Now, you might be wondering how I’ve managed to avoid a (a -> String) or similar function like the original implementation had. That’s because the actual conversion uses the PrintDot class (which is going to have a nicer export location in the next version of graphviz). As such, as long as a type has an instance – and ones like String, Int, etc. all do – then it will be printed when the actual Dot code is created from the DotGraph a value.

So how to actually use this? In the original source, there’s a commented out function to produce a png image file. This is achieved by saving the Dot code to a file, then explicitly calling the dot command and saving the output as an image. Here’s the version using graphviz:

{-# LANGUAGE ScopedTypeVariables #-}

import GHC.Vacuum.Pretty.Dot
import Data.GraphViz.Exception

graphToDotPng :: FilePath -> [(String,[String])] -> IO Bool
graphToDotPng fpre g = handle (\(e::GraphvizException) -> return False)
                       $ addExtension (runGraphviz (graphToDot g)) Png fpre >> return True

(Note: The exception-handling stuff is just used to provide the same IO Bool result as the original.)

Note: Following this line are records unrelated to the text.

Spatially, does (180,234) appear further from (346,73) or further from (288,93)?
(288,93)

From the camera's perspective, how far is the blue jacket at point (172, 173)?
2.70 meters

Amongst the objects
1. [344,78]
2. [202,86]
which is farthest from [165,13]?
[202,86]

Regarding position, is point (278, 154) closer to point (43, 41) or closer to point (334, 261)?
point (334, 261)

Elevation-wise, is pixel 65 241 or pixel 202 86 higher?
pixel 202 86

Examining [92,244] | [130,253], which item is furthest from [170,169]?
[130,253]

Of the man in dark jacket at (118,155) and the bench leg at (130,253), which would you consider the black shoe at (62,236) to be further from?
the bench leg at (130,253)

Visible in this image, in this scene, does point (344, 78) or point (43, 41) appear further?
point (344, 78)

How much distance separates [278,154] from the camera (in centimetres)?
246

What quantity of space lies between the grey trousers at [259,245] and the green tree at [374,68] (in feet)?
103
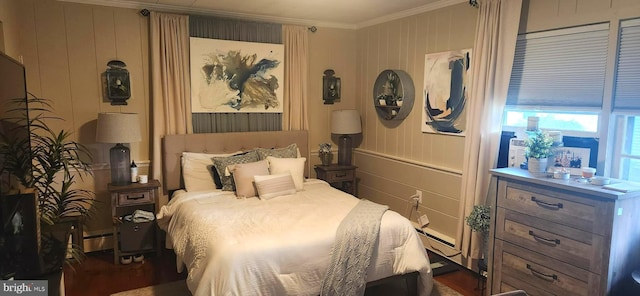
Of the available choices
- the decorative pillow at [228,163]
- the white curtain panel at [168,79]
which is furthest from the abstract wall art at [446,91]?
the white curtain panel at [168,79]

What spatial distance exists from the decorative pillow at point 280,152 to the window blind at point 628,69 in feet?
9.24

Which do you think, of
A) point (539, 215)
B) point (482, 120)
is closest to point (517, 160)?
point (482, 120)

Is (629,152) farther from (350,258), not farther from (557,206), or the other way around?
(350,258)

I hope you’ve seen how convenient graphviz can be rather than manually trying to produce Dot code and calling the Graphviz tools to visualise it. There are still some cludgy spots in the API (e.g. I would be more tempted now to have the graph to visualise be the last parameter; at the time I was considering more about using different image outputs for the same graph), so I appreciate people telling me how the API can be improved (including which attributes are commonly used).